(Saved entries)
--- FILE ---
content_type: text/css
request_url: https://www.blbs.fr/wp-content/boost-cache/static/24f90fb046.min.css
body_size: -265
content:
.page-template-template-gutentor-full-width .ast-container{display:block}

**WHAT THIS TASK INVOLVES:**
All of the data above must be set down again exactly.

**ANSWER BOX:**
--- FILE ---
content_type: text/css
request_url: https://www.blbs.fr/wp-content/boost-cache/static/24f90fb046.min.css
body_size: -265
content:
.page-template-template-gutentor-full-width .ast-container{display:block}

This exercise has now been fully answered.